Cet acte marque la fin d’une période de tensions et le début d’une phase de mise en œuvre concrète des engagements pris.
Une coalition syndicale unie pour le dialogue
Le protocole d’accord est le fruit de négociations intenses avec les principales forces sociales du secteur :
- Le SENA (Syndicat de l’Éducation Nationale) ;
- Le SYNETECPRO (Syndicat National de l’Enseignement Technique et Professionnel) ;
- La plateforme SOS ÉDUCATION, regroupant une large base d’enseignants.
La Commission Tripartite : Le moteur de la réforme
Pour garantir que cet accord ne reste pas lettre morte, le suivi a été confié à une Commission Tripartite Interministérielle. Cette structure est essentielle car elle réunit les trois leviers nécessaires à la résolution des problèmes administratifs et financiers :
- Éducation Nationale : Pour l’identification des besoins et la gestion pédagogique.

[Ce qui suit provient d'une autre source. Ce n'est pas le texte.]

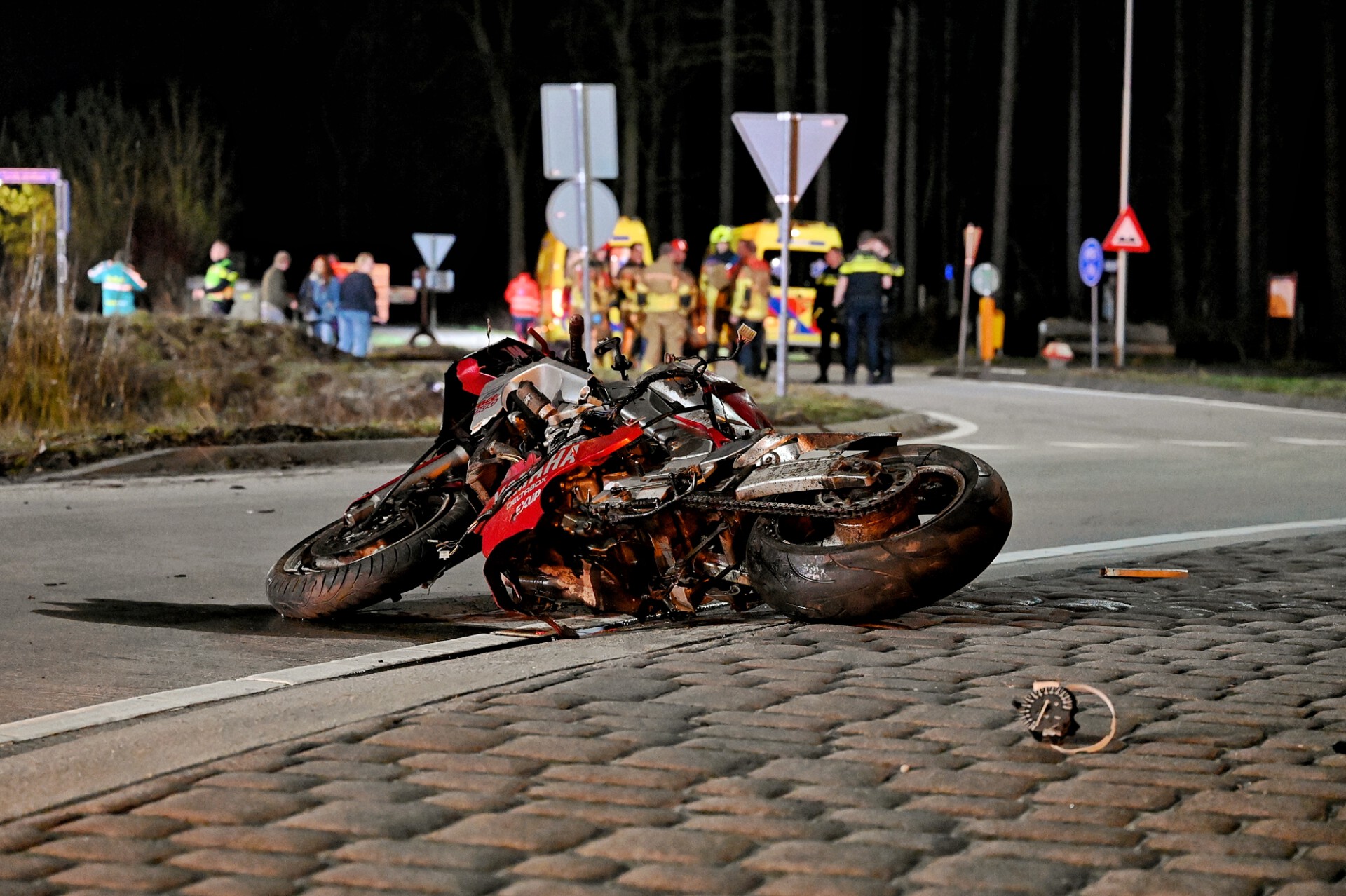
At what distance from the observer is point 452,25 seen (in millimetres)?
58062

- Fonction Publique : Pour la régularisation des situations administratives (intégrations, avancements).
- Budget : Pour la sécurisation des financements et la mise en vente effective des agents.
Vers une éducation de qualité et apaisée
En remettant ce document au Comité de suivi, le Ministre d’État réaffirme la méthode de la Transition : l’écoute active et la réponse pragmatique . Les revendications, jugées légitimes par le Gouvernement, trouvent ici un cadre de résolution structuré.
L’objectif ultime demeure le bien-être des élèves. Un climat social serein est la condition sine qua non pour que les réformes pédagogiques portent leurs fruits et que l’avenir de la Nation, porté par sa jeunesse, soit préservé.